By Barry Blunt
On Monday, California's Supreme Court unanimously (7-0) ruled against compassion, giving cities and counties the carte blanche to place outright bans on any and all dispensaries within their borders. This decision has immediate consequences for countless business owners, employees, and, above all else, medical marijuana patients throughout California that will now have no legal, feasible way to access their medication.
Needless to say, this inane ruling is a devastating blow to Los Angeles' medical marijuana community, and, on a grander scale, sets back our nation's long term goal of legalization. When California made history in 1996 by legalizing medical marijuana through California's Compassionate Use Act, the future seemed full of potential. Yet, 17 years later, the same government that approved this law now does everything it can to hinder it, and the myth of reefer madness continues to carry weight.

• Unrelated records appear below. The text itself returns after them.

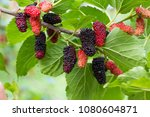 Black And Red Mulberries On The ...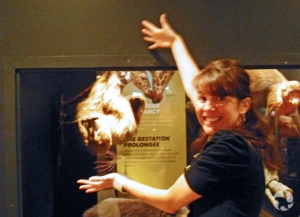 Jennifer-Lee Mason devant la vitrine du paresseux, dans l'exposition Mammifères extrêmes.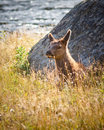 Calf Elk Royalty Free Stock Images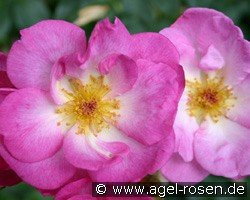 Escapade (Shrub Rose)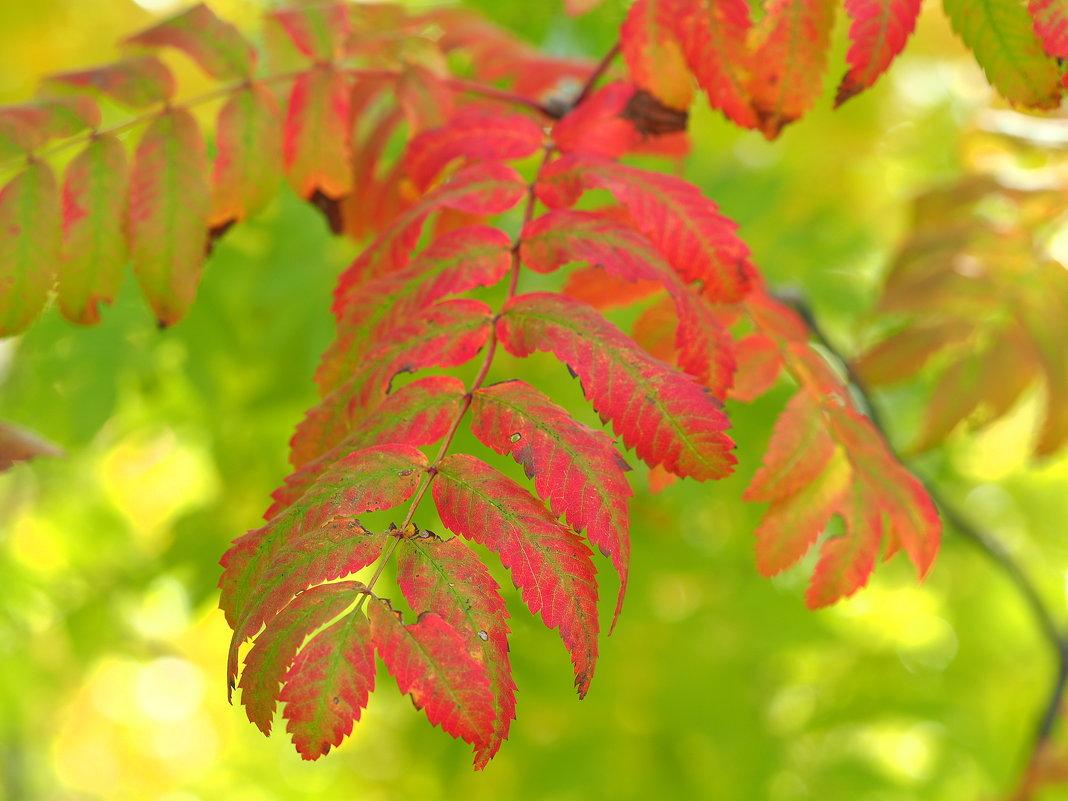 Рябиновые листья осенью горят - Swetlana V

WeedMaps CEO Justin Hartfield, cannabis activist extraordinaire and a board member of NORML and the MPP released this poignant statement on the raids:
"We are extremely disappointed with the California Supreme Court's decision, as hundreds of thousands of California residents rely on legal access to medical marijuana for various chronic health conditions. The court's ruling puts power in the hands of people who don't understand the medicinal value of marijuana and the positive effect it has on patient outcomes. Additionally, if cities ban marijuana dispensaries, cannabis prices would surely rise as patients would be forced to go underground or find elicit means to purchase medical marijuana.

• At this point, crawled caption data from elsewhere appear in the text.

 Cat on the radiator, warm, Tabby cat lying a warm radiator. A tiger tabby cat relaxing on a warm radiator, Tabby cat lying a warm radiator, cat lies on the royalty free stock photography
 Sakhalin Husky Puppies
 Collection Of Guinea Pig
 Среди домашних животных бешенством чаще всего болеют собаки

"Today's State Supreme Court decision violates the true intent of California's Compassionate Use Act of 1996 and the Medical Marijuana Program, which makes marijuana accessible to residents with a doctor's prescription.
"Our company will continue to be at the forefront of this issue, educating the general public and local authorities on the benefits of medical cannabis from both a health perspective, as well as its potential economic impact on state revenues, which can help serve as a catalyst for leading the way to legalizing marijuana nationwide."

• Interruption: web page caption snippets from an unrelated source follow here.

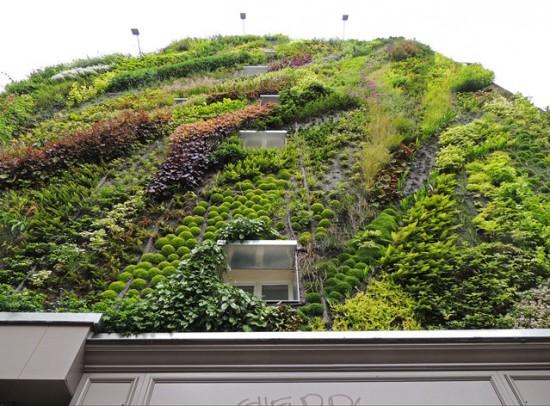 Vertical Garden – By Patrick Blanc in Madrid, Spain 011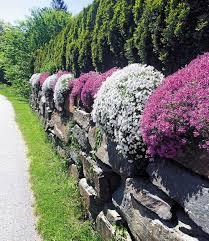 steingarten phlox mix 4 pflanzen günstig online kaufen mein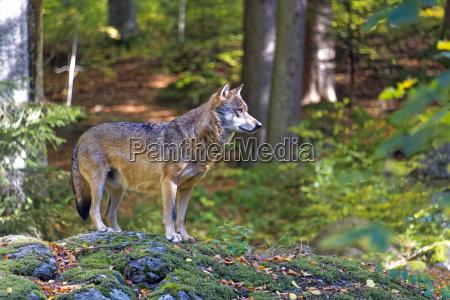 albero alberi parco nazionale baviera lupo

Medical Marijuana is, obviously, by all means legal in the state of California. But local governments can-now on demand-call up the DEA to "take out their trash" and rid them of the lurking evil that dispensaries represent to the ignorant. The constant disconnect between state, local, and federal law-both in California and other progressive Medical Marijuana states.
And real people suffer because of decisions made by backwards, conservative government officials living in the past. Here's the words of one patient who spoke out on WeedMaps Facebook page:
"ripped my heart out yesterday when I made my monthly trip to stock up on my meds when I found out all my garden grove dispensaries are forced to close Friday. thanks for your compassion federal government. glad to see you care about the people who voted you into your positions. when drug cartels are better funded due to this, YOU ARE TO BLAME, NOT US!!!!"
He's not alone. Patients in cities including Santa Ana, Garden Grove, San Bernardino, Long Beach, Costa Mesa, Riverside, and many, many more now have no choice but to turn to the natural-and highly illegal-alternative: The Black Market.
Even in Colorado-a state where marijuana is completely legal-the state's government is doing anything in its power to prevent cannabis from progressing. They're planning to elevate taxes north of 30%, implementing weed DUIs for anyone that so much as puffs a joint, and prohibiting the sale of cannabis magazines in local stores.
Like the recent decision in California, these efforts will sustain drug cartels and illegal activity, all while hindering safe and logical access to medical marijuana. And while it takes away jobs from compassionate people, it allows the DEA and activist groups to hand out jobs and fill up their pockets by the minute.
These combined factors set legalization efforts back, and exemplify how long a way we have to go before we see federally legal weed. While the majority of our nation supports legalization, this majority does not go out to vote enough for the plant they love, nor do they hold enough positions of power in state, local, and federal government positions. This all must change.
Sometimes you have to take steps backwards to take step forwards. While this tragic development in Southern California along with Colorado's conservative laws are big steps backwards, it is now the industry and the patients' job to fight for our rights to ensure we come back stronger than ever.